--- Dataset content Enclosed Below ---

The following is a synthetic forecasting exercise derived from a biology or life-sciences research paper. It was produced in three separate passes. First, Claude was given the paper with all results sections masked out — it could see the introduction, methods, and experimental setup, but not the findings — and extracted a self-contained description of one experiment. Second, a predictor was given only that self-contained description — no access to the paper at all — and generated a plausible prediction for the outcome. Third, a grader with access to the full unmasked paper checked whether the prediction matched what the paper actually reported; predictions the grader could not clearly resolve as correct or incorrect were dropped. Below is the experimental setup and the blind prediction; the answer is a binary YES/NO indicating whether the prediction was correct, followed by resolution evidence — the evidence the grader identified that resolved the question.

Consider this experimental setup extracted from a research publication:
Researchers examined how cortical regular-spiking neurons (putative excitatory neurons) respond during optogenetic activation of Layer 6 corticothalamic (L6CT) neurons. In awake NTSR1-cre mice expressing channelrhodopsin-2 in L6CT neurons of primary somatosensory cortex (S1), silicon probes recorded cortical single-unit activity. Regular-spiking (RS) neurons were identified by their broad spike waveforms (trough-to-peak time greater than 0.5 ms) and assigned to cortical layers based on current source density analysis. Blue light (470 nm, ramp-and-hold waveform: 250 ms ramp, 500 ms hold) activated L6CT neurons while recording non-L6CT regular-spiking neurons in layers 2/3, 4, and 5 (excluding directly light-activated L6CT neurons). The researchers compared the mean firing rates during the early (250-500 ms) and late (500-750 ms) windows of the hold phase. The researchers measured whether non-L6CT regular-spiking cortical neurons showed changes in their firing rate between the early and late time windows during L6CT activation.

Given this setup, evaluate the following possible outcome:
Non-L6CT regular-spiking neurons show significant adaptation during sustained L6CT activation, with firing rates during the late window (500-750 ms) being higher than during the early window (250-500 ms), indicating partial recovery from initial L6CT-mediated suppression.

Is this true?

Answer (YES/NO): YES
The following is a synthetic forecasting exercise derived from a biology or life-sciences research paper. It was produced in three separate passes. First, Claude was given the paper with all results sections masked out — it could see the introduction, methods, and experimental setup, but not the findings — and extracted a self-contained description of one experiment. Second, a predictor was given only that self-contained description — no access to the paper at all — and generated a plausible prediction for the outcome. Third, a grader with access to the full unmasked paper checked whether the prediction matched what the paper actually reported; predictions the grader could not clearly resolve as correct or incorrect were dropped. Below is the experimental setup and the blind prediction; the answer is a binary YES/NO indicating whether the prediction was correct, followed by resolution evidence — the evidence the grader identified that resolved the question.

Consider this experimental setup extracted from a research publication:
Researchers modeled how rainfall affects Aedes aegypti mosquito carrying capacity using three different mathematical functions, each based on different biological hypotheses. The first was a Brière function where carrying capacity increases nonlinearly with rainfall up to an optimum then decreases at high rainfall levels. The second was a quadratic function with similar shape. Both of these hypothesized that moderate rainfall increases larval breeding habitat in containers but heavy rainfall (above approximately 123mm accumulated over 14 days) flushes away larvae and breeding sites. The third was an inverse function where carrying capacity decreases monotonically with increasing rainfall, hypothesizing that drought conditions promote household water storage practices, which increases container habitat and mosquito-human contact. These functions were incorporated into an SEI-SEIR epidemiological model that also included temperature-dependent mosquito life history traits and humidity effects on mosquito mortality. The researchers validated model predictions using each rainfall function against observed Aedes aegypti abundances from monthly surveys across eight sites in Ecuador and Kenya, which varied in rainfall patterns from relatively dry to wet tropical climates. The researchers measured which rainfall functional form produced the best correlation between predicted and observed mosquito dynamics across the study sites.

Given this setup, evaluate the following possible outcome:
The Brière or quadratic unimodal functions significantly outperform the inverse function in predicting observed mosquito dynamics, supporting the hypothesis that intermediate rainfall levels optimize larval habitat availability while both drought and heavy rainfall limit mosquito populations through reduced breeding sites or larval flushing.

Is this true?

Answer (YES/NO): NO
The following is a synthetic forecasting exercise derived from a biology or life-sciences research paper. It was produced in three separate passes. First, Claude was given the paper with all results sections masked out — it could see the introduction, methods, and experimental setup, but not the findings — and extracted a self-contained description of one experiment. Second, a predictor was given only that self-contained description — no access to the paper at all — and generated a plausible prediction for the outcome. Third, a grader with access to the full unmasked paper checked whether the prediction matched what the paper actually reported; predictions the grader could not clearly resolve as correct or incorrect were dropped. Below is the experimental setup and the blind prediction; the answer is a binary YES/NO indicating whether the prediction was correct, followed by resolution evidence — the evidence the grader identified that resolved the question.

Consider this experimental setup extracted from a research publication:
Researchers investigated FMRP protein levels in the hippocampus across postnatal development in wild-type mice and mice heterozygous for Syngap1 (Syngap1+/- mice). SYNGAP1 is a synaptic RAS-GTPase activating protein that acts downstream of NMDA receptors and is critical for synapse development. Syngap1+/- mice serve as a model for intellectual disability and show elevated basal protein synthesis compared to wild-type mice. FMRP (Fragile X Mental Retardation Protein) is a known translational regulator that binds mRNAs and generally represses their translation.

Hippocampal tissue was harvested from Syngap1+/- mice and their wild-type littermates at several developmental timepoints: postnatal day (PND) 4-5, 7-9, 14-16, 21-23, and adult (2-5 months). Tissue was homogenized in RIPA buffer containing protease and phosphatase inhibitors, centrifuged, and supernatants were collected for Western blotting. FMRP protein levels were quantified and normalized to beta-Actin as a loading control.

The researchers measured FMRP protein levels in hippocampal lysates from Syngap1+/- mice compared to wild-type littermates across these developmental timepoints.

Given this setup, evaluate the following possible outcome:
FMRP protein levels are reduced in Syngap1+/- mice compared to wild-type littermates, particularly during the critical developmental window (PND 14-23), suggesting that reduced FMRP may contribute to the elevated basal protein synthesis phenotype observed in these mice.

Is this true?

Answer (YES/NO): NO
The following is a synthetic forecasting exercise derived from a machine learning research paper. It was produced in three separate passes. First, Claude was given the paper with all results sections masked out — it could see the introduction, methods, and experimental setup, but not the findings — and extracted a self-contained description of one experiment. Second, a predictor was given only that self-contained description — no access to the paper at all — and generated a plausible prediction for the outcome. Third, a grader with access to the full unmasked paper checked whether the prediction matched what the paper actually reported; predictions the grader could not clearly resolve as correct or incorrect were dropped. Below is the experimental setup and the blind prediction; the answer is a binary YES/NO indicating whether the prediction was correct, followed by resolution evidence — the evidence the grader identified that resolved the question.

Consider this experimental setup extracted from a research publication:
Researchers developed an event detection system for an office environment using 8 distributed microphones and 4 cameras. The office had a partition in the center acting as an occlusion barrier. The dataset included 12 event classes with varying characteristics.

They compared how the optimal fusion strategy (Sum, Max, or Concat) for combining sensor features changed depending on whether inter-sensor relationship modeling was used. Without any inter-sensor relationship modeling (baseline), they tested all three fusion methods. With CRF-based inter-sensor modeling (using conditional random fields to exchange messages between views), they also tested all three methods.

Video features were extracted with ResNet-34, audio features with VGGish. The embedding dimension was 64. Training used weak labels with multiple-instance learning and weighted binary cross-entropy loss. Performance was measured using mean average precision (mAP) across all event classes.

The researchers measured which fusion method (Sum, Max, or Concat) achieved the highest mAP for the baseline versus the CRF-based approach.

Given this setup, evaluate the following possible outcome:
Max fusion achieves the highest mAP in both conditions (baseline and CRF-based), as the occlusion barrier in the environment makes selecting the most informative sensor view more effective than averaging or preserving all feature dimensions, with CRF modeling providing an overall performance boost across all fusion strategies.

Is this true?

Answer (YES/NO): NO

--- End of Enclosed Dataset content ---

• _Task objective_: Using the listing above, pick out each line that contains the word "Concat", then copy it.

• _Task solution_:
They compared how the optimal fusion strategy (Sum, Max, or Concat) for combining sensor features changed depending on whether inter-sensor relationship modeling was used. Without any inter-sensor relationship modeling (baseline), they tested all three fusion methods. With CRF-based inter-sensor modeling (using conditional random fields to exchange messages between views), they also tested all three methods.
The researchers measured which fusion method (Sum, Max, or Concat) achieved the highest mAP for the baseline versus the CRF-based approach.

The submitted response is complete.